所给文本
☆ ☆ ☆ ☆

给你一个下标从 0 开始的 m x n 二进制矩阵 grid 。
我们按照如下过程,定义一个下标从 0 开始的 m x n 差值矩阵 diff :
令第 i 行一的数目为 onesRowi 。
令第 j 列一的数目为 onesColj 。
令第 i 行零的数目为 zerosRowi 。
令第 j 列零的数目为 zerosColj 。
diff[i][j] = onesRowi + onesColj - zerosRowi - zerosColj
请你返回差值矩阵 diff 。
示例 1:
输入:grid = [[0,1,1],[1,0,1],[0,0,1]]
输出:[[0,0,4],[0,0,4],[-2,-2,2]]
解释:
- diff[0][0] = onesRow0 + onesCol0 - zerosRow0 - zerosCol0 = 2 + 1 - 1 - 2 = 0
- diff[0][1] = onesRow0 + onesCol1 - zerosRow0 - zerosCol1 = 2 + 1 - 1 - 2 = 0
- diff[0][2] = onesRow0 + onesCol2 - zerosRow0 - zerosCol2 = 2 + 3 - 1 - 0 = 4
- diff[1][0] = onesRow1 + onesCol0 - zerosRow1 - zerosCol0 = 2 + 1 - 1 - 2 = 0
- diff[1][1] = onesRow1 + onesCol1 - zerosRow1 - zerosCol1 = 2 + 1 - 1 - 2 = 0
- diff[1][2] = onesRow1 + onesCol2 - zerosRow1 - zerosCol2 = 2 + 3 - 1 - 0 = 4
- diff[2][0] = onesRow2 + onesCol0 - zerosRow2 - zerosCol0 = 1 + 1 - 2 - 2 = -2
- diff[2][1] = onesRow2 + onesCol1 - zerosRow2 - zerosCol1 = 1 + 1 - 2 - 2 = -2
- diff[2][2] = onesRow2 + onesCol2 - zerosRow2 - zerosCol2 = 1 + 3 - 2 - 0 = 2
示例 2:
输入:grid = [[1,1,1],[1,1,1]]
输出:[[5,5,5],[5,5,5]]
解释:
- diff[0][0] = onesRow0 + onesCol0 - zerosRow0 - zerosCol0 = 3 + 2 - 0 - 0 = 5
- diff[0][1] = onesRow0 + onesCol1 - zerosRow0 - zerosCol1 = 3 + 2 - 0 - 0 = 5
- diff[0][2] = onesRow0 + onesCol2 - zerosRow0 - zerosCol2 = 3 + 2 - 0 - 0 = 5
- diff[1][0] = onesRow1 + onesCol0 - zerosRow1 - zerosCol0 = 3 + 2 - 0 - 0 = 5
- diff[1][1] = onesRow1 + onesCol1 - zerosRow1 - zerosCol1 = 3 + 2 - 0 - 0 = 5
- diff[1][2] = onesRow1 + onesCol2 - zerosRow1 - zerosCol2 = 3 + 2 - 0 - 0 = 5
提示:
m == grid.length
n == grid[i].length
1 <= m, n <= 105
1 <= m * n <= 105
grid[i][j] 要么是 0 ,要么是 1 。

☆ ☆ ☆ ☆

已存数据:
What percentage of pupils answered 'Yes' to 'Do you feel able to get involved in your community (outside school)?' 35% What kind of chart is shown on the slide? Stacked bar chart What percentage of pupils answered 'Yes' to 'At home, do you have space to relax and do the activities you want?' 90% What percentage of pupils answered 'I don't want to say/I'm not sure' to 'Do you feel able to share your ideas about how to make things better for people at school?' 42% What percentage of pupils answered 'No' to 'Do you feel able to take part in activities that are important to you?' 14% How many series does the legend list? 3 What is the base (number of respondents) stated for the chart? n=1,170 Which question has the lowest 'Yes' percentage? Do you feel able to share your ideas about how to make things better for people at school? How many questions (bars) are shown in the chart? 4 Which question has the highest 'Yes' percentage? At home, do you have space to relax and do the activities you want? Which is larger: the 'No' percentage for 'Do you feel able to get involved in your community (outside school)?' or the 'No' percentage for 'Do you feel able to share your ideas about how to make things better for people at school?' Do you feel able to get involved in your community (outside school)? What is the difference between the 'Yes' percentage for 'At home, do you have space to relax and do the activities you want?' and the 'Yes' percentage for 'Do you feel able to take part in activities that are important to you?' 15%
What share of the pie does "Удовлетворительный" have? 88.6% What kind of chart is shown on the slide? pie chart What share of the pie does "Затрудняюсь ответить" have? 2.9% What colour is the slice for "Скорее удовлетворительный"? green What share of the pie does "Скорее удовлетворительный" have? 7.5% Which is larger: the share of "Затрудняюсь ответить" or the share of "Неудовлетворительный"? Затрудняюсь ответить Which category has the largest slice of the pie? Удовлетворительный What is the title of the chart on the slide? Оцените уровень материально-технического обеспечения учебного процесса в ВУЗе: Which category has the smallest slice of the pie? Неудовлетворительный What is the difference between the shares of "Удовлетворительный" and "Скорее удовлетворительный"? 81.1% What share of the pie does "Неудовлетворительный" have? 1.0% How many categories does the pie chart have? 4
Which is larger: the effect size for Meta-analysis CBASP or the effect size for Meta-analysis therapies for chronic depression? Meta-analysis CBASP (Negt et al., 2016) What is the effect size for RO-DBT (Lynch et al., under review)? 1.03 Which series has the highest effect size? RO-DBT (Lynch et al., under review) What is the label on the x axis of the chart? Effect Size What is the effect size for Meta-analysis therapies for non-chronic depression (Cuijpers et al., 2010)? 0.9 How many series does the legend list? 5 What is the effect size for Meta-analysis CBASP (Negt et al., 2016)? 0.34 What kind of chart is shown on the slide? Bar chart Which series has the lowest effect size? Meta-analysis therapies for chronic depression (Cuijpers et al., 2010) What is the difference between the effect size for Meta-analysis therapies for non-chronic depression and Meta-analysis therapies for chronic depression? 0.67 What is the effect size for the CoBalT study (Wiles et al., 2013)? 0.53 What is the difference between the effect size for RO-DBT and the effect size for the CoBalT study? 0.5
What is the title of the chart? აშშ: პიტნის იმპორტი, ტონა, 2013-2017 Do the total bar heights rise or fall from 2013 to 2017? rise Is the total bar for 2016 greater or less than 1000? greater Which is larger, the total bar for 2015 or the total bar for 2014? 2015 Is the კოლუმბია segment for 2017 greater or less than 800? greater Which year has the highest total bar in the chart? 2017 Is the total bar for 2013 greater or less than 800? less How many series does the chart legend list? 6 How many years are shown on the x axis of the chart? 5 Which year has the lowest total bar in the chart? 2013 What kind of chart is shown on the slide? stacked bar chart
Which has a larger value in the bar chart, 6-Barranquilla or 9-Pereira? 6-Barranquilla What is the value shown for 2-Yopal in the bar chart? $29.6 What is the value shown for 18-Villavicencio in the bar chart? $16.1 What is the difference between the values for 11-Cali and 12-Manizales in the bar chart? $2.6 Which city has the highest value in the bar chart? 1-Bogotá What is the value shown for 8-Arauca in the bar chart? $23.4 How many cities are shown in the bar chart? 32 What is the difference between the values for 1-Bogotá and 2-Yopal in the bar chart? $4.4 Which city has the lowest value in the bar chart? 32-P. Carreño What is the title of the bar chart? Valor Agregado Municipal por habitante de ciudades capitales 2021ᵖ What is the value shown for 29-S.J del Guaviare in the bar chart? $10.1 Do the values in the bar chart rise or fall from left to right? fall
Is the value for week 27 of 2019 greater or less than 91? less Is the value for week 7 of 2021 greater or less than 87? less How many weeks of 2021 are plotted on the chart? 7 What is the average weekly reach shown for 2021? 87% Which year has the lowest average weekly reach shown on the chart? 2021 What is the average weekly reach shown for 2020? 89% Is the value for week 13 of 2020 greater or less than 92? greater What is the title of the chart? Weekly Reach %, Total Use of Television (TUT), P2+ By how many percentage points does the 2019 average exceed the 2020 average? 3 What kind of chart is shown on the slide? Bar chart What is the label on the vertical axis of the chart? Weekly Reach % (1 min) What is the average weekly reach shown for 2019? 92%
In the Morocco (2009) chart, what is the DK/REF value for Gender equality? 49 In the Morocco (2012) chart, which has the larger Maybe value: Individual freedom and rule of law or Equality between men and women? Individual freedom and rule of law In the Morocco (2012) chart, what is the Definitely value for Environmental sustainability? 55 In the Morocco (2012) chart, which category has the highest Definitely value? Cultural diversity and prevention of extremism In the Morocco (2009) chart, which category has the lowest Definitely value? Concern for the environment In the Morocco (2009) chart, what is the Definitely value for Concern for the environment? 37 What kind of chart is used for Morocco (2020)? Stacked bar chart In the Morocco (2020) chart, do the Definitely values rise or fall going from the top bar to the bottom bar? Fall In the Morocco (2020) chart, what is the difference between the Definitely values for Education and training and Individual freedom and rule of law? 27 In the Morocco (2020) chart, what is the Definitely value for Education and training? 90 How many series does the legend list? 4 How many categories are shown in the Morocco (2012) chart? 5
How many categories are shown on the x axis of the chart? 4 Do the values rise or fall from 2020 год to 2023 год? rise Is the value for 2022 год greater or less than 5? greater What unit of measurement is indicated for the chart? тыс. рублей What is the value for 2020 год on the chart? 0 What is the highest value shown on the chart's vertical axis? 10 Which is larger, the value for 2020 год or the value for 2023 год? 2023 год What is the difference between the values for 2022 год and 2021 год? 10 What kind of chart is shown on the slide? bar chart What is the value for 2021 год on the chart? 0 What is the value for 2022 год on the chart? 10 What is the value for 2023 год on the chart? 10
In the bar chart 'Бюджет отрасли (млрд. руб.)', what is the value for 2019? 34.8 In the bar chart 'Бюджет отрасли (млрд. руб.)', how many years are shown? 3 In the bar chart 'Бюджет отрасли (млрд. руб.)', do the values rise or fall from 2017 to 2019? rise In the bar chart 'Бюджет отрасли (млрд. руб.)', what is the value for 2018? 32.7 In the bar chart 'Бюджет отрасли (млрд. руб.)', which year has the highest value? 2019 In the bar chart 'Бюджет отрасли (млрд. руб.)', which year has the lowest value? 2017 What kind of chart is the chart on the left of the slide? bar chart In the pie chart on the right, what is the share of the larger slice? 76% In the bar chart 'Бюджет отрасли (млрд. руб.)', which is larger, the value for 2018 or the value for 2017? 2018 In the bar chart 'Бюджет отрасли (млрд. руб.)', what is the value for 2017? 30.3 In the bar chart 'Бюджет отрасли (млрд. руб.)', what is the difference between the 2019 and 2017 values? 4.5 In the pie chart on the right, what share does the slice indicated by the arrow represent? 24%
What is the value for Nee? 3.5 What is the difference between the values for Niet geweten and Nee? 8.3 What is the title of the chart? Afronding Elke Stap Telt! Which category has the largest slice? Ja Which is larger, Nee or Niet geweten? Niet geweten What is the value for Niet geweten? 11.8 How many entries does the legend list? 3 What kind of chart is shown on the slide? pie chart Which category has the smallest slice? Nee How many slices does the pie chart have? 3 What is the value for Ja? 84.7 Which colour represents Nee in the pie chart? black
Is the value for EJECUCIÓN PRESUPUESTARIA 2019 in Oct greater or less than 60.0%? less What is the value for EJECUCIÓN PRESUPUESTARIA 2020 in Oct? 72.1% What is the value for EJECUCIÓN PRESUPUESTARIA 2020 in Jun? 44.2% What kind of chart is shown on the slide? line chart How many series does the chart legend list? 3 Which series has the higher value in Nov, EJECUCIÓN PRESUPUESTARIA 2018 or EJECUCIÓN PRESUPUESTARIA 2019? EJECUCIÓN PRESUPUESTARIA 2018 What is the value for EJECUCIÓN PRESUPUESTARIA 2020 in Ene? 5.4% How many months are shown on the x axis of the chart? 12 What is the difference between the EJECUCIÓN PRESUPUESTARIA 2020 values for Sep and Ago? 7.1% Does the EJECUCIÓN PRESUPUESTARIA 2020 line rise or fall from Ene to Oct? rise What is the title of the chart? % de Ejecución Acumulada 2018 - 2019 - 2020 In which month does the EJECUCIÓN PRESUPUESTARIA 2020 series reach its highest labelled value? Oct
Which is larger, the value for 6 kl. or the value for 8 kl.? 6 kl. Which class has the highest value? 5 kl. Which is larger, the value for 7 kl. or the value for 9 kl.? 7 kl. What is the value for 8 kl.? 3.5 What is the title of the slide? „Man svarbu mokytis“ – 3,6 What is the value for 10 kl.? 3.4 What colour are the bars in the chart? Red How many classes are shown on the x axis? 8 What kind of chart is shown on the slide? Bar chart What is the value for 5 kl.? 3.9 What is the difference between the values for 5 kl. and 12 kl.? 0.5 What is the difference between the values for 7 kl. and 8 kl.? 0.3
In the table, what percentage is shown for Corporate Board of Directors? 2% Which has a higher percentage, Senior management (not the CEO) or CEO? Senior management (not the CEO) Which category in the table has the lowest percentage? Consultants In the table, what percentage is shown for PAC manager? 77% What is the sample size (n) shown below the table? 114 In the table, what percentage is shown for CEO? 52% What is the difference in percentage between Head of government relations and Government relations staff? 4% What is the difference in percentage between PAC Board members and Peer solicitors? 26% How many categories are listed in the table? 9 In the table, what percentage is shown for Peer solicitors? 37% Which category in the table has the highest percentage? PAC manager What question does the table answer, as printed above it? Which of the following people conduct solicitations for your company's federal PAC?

☆ ☆ ☆ ☆

生成内容
请从上面那段差值矩阵题目文本的最后一句之后接着续写下去。

作答区域
法一:预处理一下nums,找出每行和每列1的个数,然后模拟即可:
class Solution {
public:
vector<vector<int>> onesMinusZeros(vector<vector<int>>& grid) {
int rowNum = grid.size();
int colNum = grid[0].size();
vector<int> rowOne(rowNum);
vector<int> colOne(colNum);
for (int i = 0; i < rowNum; ++i)
{
for (int j = 0; j < colNum; ++j)
{
if (grid[i][j] == 1)
{
++rowOne[i];
++colOne[j];
}
}
}
vector<vector<int>> ans;
for (int i = 0; i < rowNum; ++i)
{
ans.push_back({});
for (int j = 0; j < colNum; ++j)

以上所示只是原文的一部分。